LA JOLLA — Payne Stewart has been on the PGA Tour too long to let a little thing such as inclement weather affect his golf game.
The 13-year tour veteran has not shot the lowest score in either round of the Buick Invitational of California at Torrey Pines, but he holds a three-stroke lead at the halfway mark.
A six-under-par 66 Friday sent Stewart to the top of the leader board with a 36-hole total of 138. Dave Rummells, who shot a 64 on Friday, is three off the pace, and first-round leader Jay Haas is next at 142. Craig Stadler and Duffy Waldorf, an alumnus of Woodland Hills Taft High and UCLA, are in fourth at 143.
A record 90 players, one more than the Greater Milwaukee Open in 1989, made the cut at 151. Last year it took a score of 140 to make it, a score that only Stewart beat this year.
Rummells and Waldorf, who joined the tour in 1986 and 1987, respectively, are looking for their first tournament victories.
Conditions were less than ideal with wind and occasional rain, but they were nothing like they were on Thursday, when Haas was the only player to break par and Stewart--who played the tougher South course--one of four players to match par.
On Friday, 19 golfers broke par, and Stewart breezed through the less challenging North course with nine-hole totals of 32 and 34.
"I don't really mind the rain," Stewart said. "You just have to make sure you keep your gloves dry and don't let your hands slip.
"Regardless of how bad it is, I try to be positive.

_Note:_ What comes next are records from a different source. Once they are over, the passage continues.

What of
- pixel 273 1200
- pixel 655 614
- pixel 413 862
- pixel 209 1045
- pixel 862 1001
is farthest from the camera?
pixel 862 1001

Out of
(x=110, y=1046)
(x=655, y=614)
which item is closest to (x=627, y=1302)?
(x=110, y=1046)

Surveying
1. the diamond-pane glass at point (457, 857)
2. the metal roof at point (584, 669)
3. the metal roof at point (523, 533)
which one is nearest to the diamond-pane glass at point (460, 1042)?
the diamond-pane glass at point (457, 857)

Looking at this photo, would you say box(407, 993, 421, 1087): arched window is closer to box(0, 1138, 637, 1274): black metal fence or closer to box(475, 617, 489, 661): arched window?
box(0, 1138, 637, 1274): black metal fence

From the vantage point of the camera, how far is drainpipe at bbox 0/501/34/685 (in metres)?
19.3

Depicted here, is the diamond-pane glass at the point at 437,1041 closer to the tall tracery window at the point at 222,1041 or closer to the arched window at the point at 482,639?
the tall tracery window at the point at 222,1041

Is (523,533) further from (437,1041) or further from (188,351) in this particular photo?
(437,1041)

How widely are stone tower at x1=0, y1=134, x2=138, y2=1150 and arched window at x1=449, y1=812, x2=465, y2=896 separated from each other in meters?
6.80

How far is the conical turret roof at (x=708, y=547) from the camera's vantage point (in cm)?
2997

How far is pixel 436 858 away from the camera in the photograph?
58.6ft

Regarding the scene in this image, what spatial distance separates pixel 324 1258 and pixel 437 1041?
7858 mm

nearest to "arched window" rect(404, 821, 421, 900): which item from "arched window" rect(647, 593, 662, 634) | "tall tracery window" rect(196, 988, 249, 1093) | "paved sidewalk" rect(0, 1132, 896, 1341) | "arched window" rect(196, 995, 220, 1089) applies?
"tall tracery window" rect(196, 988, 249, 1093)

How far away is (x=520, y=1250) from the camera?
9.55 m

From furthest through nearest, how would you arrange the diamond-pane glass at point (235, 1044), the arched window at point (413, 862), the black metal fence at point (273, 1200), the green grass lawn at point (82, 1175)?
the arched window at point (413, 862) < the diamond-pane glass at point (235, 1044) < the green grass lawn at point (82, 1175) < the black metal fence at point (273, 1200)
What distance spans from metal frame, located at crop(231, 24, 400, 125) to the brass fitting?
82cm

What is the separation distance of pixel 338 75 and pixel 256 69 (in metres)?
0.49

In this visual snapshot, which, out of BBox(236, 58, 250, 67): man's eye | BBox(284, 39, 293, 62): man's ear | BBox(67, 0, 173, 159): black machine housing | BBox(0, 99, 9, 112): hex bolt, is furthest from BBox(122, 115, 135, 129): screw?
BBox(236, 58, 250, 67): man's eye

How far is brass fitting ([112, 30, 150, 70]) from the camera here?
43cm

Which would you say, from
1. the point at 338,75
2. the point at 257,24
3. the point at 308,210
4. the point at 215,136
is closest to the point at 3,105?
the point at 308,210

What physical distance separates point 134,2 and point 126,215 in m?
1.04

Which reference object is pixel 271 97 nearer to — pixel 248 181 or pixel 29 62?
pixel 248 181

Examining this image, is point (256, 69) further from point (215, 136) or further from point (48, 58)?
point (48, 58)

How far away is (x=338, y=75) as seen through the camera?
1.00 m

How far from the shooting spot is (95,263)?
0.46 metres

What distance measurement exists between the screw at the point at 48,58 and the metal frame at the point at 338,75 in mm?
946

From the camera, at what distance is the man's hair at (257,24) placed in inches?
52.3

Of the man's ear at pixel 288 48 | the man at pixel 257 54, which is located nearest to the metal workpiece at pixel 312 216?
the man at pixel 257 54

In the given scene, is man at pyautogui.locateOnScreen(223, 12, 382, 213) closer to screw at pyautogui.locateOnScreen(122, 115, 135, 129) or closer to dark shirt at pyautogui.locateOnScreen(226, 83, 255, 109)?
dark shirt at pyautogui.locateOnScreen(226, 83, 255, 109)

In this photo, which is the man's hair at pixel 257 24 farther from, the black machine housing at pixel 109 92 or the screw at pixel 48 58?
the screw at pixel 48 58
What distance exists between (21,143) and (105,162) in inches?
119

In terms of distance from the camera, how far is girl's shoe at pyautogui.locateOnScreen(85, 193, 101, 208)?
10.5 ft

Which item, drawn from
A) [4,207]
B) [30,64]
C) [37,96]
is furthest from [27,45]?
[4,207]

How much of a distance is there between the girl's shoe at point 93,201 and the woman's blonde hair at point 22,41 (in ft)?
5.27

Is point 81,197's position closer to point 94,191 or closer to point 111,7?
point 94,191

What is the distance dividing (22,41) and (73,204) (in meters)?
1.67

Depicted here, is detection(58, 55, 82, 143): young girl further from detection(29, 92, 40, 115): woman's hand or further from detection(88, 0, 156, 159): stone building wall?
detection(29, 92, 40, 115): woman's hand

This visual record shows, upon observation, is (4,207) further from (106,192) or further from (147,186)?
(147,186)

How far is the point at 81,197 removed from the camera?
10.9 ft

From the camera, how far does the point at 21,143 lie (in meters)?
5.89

If you have a negative attitude about the weather, you're defeating yourself before you tee off. (Thursday) I was talking to my caddie and I said, 'Isn't it beautiful out here?' We just laughed it off."

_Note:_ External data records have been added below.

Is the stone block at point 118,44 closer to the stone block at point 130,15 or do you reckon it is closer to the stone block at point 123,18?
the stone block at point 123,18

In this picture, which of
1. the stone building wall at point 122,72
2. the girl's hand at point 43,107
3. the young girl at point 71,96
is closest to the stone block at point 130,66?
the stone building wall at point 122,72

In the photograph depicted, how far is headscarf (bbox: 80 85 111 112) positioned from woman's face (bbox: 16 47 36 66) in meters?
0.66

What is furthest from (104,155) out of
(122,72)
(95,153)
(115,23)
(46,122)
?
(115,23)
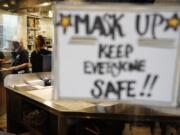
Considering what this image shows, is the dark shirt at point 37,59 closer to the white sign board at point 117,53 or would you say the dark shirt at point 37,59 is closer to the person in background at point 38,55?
the person in background at point 38,55

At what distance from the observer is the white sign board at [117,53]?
3.10 feet

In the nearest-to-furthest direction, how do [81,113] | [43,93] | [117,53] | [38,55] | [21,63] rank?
1. [117,53]
2. [81,113]
3. [43,93]
4. [38,55]
5. [21,63]

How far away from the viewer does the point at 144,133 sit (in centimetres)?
184

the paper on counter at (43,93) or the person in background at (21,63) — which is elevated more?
the person in background at (21,63)

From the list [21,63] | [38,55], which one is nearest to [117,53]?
[38,55]

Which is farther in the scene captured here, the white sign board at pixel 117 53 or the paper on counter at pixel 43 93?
the paper on counter at pixel 43 93

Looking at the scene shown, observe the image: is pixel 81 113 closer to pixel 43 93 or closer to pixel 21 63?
pixel 43 93

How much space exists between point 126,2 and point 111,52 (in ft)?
0.66

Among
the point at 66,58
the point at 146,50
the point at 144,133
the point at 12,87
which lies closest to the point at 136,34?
the point at 146,50

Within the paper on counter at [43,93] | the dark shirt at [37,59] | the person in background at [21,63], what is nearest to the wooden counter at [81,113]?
the paper on counter at [43,93]

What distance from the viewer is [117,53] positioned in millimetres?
979

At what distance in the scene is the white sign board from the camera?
37.2 inches

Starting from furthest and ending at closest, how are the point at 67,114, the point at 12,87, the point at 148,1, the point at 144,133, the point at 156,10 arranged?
the point at 12,87
the point at 67,114
the point at 144,133
the point at 148,1
the point at 156,10

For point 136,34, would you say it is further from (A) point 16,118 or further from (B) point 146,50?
(A) point 16,118
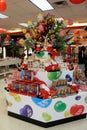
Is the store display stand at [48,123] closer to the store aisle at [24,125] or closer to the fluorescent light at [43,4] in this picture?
the store aisle at [24,125]

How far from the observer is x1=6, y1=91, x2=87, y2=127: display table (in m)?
3.52

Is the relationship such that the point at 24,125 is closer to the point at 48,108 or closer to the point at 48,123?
the point at 48,123

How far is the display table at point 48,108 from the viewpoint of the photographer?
352cm

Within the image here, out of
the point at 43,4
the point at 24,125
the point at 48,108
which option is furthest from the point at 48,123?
the point at 43,4

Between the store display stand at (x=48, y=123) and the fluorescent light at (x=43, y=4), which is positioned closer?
the store display stand at (x=48, y=123)

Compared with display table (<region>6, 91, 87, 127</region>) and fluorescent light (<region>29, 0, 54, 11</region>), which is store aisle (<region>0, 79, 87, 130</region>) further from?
fluorescent light (<region>29, 0, 54, 11</region>)

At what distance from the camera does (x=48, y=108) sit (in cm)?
349

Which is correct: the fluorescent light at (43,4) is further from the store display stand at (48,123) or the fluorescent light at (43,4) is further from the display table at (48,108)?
the store display stand at (48,123)

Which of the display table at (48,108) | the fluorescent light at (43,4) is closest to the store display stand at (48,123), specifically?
the display table at (48,108)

Stewart, 36, a graduate of Southern Methodist, ranks sixth on the all-time money list with earnings of $5,462,958. He has won $68,260 this year and says that he is primed to gain his eighth tour victory and first since 1990.
"I'm very excited about the way I've been playing," he said. "I'm hitting the shots I'm visualizing, and I'm putting the ball very well. I changed putters recently and I've probably got the ugliest putter on the tour, but it works.
"Actually, I could have been lower than 66 today. Besides my six birdies, I had good chances on putts that didn't go in."
Rummells, also playing the North course, bounced back from a first-round 77 for his 64. He had eight birdies and, like Stewart, no bogeys.